Greenpeace lancia oggi la classifica «Rompiscatole» sulla sostenibilità del settore del tonno in scatola in Italia. Dei 14 marchi valutati, 11 finiscono «in rosso» perché non hanno precisi criteri per garantire che la pesca del proprio tonno non danneggi l’ambiente.
In cima alla classifica ci sono Coop, ASdoMar e Mare Blu che, sebbene non siano effettivamente sostenibili, hanno almeno una regolamentazione scritta. Tuttavia anche queste aziende dovranno raccogliere la sfida di applicare alla realtà quanto promesso sulla carta.

Il tonno in scatola è la conserva ittica più venduta in Italia e nel mondo, ma ben pochi consumatori sanno cosa c’è davvero nelle scatolette. Per pescare il tonno si utilizzano spesso metodi distruttivi come i palamiti e le reti a circuizione con sistemi di aggregazione per pesci (o Fad), che sono responsabili della cattura accidentale di un’ampia varietà di altre specie, tra cui tartarughe e squali, e di esemplari immaturi di tonno. Il pinna gialla, il più consumato in Italia, è sotto pressione e la salvaguardia di alcuni stock desta ormai serie preoccupazioni.
....................
• _Consegna scritta_
Scrivi il seguito del brano sulla classifica di Greenpeace dedicata al tonno in scatola, riprendendo subito dopo la sua ultima frase. Il materiale che segue è distinto dal brano e non ne fa parte.

• _Estratto di dati_
....................
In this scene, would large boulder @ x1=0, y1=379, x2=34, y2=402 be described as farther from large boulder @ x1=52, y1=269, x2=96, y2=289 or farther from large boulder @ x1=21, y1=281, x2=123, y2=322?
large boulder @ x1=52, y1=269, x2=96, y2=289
....................
• _Esito del compito_
«In Italia si consumano più di 140mila tonnellate di tonno in scatola all’anno – spiega Giorgia Monti responsabile della campagna Mare di Greenpeace – ma non esiste sul mercato un marchio realmente sostenibile. È ora che distributori e produttori si assumano la responsabilità degli impatti ambientali causati dalla pesca del tonno che ci vendono e che prendano impegni precisi per evitarli».

Cambiare è possibile. Quando i consumatori hanno sollevato il problema delle catture dei delfini, l’industria ha risposto positivamente e ora quasi tutto il tonno in scatola venduto in Italia è «dolphin safe», ma purtroppo non basta.

Per raccogliere informazioni sulla sostenibilità delle scatolette, Greenpeace ha inviato un questionario alle aziende e sulla base delle risposte pervenute ha elaborato la valutazione. Zero in classifica per due dei marchi più venduti in Italia (Tonno MareAperto Star e Consorcio) per la loro assoluta mancanza di trasparenza. Un punteggio di 0,7 a Nostromo che fornisce ben poche informazioni sulla provenienza del tonno utilizzato.

Riomare guadagna qualche punto in più, perché dimostra di avere informazioni precise sull’origine dei propri prodotti, ma si trova comunque in basso, non avendo adottato precisi criteri di sostenibilità nella scelta del tonno utilizzato. Il punteggio più alto va a Coop, ASdoMar e Mare Blu, le uniche che hanno adottato una politica scritta per l’approvvigionamento sostenibile. ASdoMar, inoltre, è uno dei pochi che, in metà dei propri prodotti, utilizza il tonnetto striato (specie considerata in buono stato) pescato con metodi sostenibili (lenza e amo).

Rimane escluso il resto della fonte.